Before I could resume the task at hand, however, Dylan's voice called out again, this time more frantic, "Mama...Mama...Ow! That hurt! Mama!" Racing back to his bedroom, I found him sitting up and clutching his neck. "My neck hurts," he cried, tears filling his tired eyes and spilling down his cheeks. "Baby," I cooed, sitting beside him. "Can I rub it for you?" I imagined that he had awakened, as I had upon occasion, with a crick in his neck from sleeping in one position for too long. "No!" Dylan wailed. "No rub!" I paused, suddenly feeling vaguely alarmed. "Are you sure?" I asked. "It might make you feel better..." "NO!" Dylan cried again, more loudly, as he curled into a ball, his hand still gripping his neck. I stood, confused and worried, and called for Chris. "He says his neck hurts," I told him, when he reached the hallway outside of Dylan's room. Chris went to Dylan and knelt down to pick him up. "NOOO!" Dylan screamed, now sobbing. "I want Mama!!!!" "Mama is getting ready for work," Chris replied, scooping him up, mid-scream. "Why don't we give him ibuprofen?" I suggested. Chris agreed and we administered a teaspoon, in between sobs. "Isn't a neck pain a symptom of meningitis?" he asked, as he stroked Dylan's back. My heart skipped a beat as I remembered that it was.

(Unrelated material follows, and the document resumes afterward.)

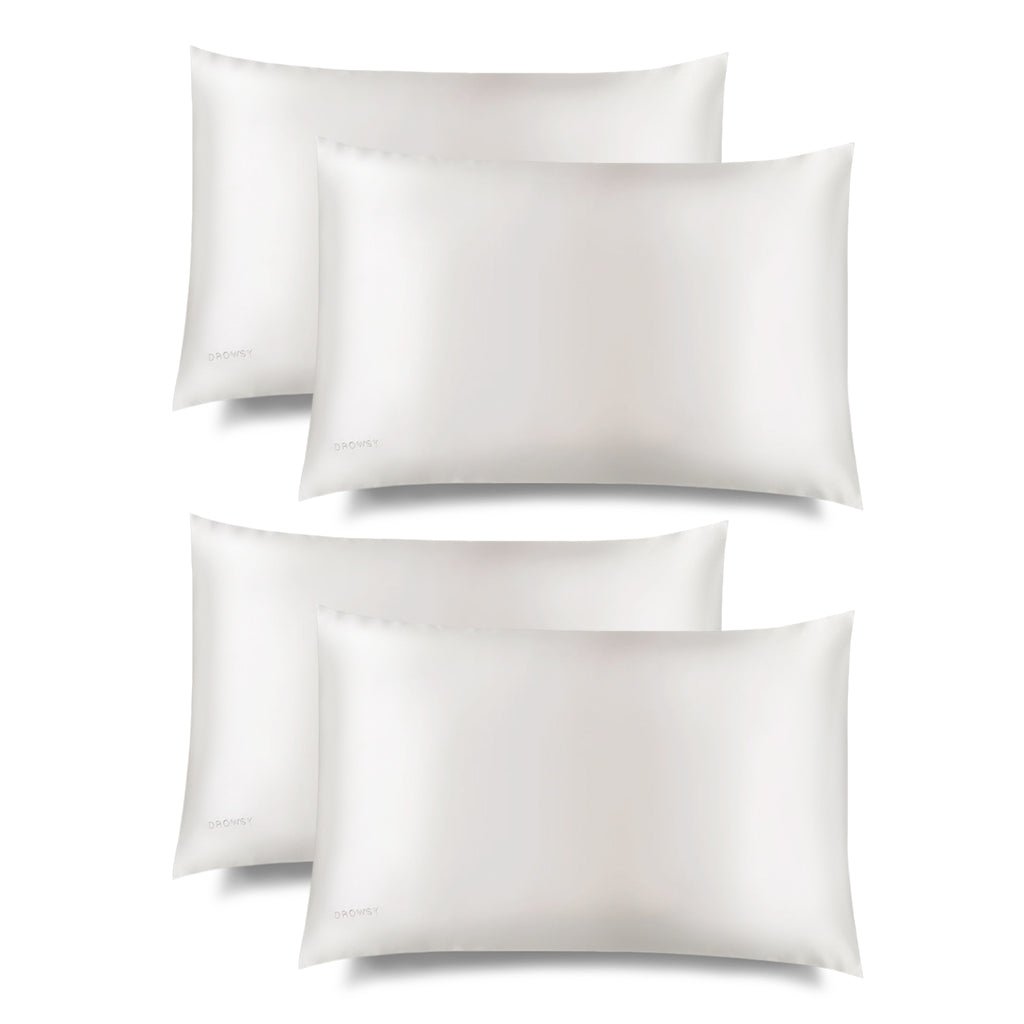 Four white Akoya Pearl Silk Pillowcases by us.drowsysleepco are arranged in two rows on a white background. The smooth silk fabric is gentle on skin and hair, providing skincare benefits and hair protection.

Within ten minutes, Chris and Dylan were on their way to the hospital. I was torn, wanting to be with them if this was, indeed, meningitis, but feeling obliged, if it was not, to make it through my observation. An hour later Chris called to reassure me that Dylan was fine. That the absence of a fever eliminated the possibility of the infection and that, by the time they had reached the doctor, the ibuprofen had begun to work its magic and Dylan had seemed as good as new. Before that hour was up, however, I had slogged along in the seventh ring of hell. Nothing, I realized, more acutely than ever—no job, no home, no opportunity—was more important to me than the life of my son. And I too had pulled my knees to my chest and sobbed. When Chris reached me with the good news, my entire system flooded with relief, and yet, the tremor of that precarious hour, and a profound sense of vulnerability, remained.

Thus, when, a week later, Chris and I were seated at the swank bar of the historic Driscoll Hotel downtown Austin, sipping a beer, as much as I wanted to relax and enjoy the local hipster color, my mood was heavy. I missed my boy. Missed, moreover, that sense of normalcy and health, albeit always on some level fleeting—we are all dying, after all—that we used to enjoy when our own environment was vibrant and well.